Lentil soup is served at Next Bistro.
Lentil soup is served at Next Bistro.
Bread is served at Next Bistro.
Veal cheeks are served at Next Bistro.
Next Bistro has a daily specials board.
An onion tart is served at Next Bistro.
Duck is served at Next Bistro.
Last night I had dinner with a friend who went to Next Bistro the day after I did. We were talking about what we liked, what we didn’t, and when our experiences sounded pretty different, I pulled the menu out of my bag (because I carry this stuff around with me).
“My menu looked nothing like this,” he said.
Bistro, which explores a more casual side French cuisine from around 1910 (slightly later than the original Next Paris 1906 menu), is a departure for the restaurant. There’s a six-course set menu covered by the ticket price, plus almost two dozen courses, including a $9 dish of roasted carrots and a $130 seafood tower, that you can either have in lieu of a set dish or add on, both for a price. And these dishes are constantly changing, which means that two nights in a row can vary wildly, while two tables next to each other can have completely different experiences the same night. This is both good and bad.
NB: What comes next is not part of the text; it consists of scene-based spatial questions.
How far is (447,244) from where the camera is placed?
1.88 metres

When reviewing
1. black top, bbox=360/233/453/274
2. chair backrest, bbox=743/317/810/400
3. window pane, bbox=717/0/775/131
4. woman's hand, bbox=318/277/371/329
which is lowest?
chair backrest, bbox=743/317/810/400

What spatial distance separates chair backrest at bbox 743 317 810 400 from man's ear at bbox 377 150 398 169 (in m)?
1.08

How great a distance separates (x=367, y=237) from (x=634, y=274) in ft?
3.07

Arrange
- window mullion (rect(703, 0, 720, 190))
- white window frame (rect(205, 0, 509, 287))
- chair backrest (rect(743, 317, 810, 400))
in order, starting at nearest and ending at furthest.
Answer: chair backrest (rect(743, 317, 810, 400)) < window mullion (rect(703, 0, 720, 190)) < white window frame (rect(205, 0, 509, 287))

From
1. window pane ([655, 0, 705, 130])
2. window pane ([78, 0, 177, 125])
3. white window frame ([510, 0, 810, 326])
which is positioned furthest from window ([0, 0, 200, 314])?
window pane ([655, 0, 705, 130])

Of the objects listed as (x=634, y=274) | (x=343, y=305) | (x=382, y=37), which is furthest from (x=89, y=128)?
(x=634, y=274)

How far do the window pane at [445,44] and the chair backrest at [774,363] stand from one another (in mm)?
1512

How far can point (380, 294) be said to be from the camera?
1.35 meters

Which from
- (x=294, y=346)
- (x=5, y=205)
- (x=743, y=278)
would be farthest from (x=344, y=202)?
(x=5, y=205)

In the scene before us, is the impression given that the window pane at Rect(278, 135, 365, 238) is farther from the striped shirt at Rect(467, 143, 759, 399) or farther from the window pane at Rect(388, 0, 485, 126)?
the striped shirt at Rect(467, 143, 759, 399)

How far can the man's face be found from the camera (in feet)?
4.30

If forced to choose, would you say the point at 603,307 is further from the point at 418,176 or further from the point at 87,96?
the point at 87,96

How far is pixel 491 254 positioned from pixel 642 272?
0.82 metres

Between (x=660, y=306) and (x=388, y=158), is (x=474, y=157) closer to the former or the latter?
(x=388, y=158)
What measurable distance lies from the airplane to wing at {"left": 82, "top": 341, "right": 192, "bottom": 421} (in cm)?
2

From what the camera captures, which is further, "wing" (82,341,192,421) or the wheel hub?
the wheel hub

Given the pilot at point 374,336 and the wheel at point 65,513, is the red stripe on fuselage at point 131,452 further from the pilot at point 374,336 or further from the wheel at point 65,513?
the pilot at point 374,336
First, the good. If you just stick to the set menu, it’s the most affordable Next menu in quite some time. Add on a couple glasses of wine, and you’ll still have dinner for two for less than $300 (I spent $238.68 for two, without pairings). This is still more expensive than early menus, like Paris 1906, and more expensive than other French bistros in Chicago, like Paris Club, but if you want to experience Next for less than you’ve been able to recently, this is your best bet. It’s also good because you can sub out food you don’t like or want for something that you do. And it’s good for people, like me, who struggle with the amount of food at tasting menus. There’s more than enough food in the six-course menu, but with larger serving sizes than in typical tasting menus, you’re left with more of each dish and can take home leftovers.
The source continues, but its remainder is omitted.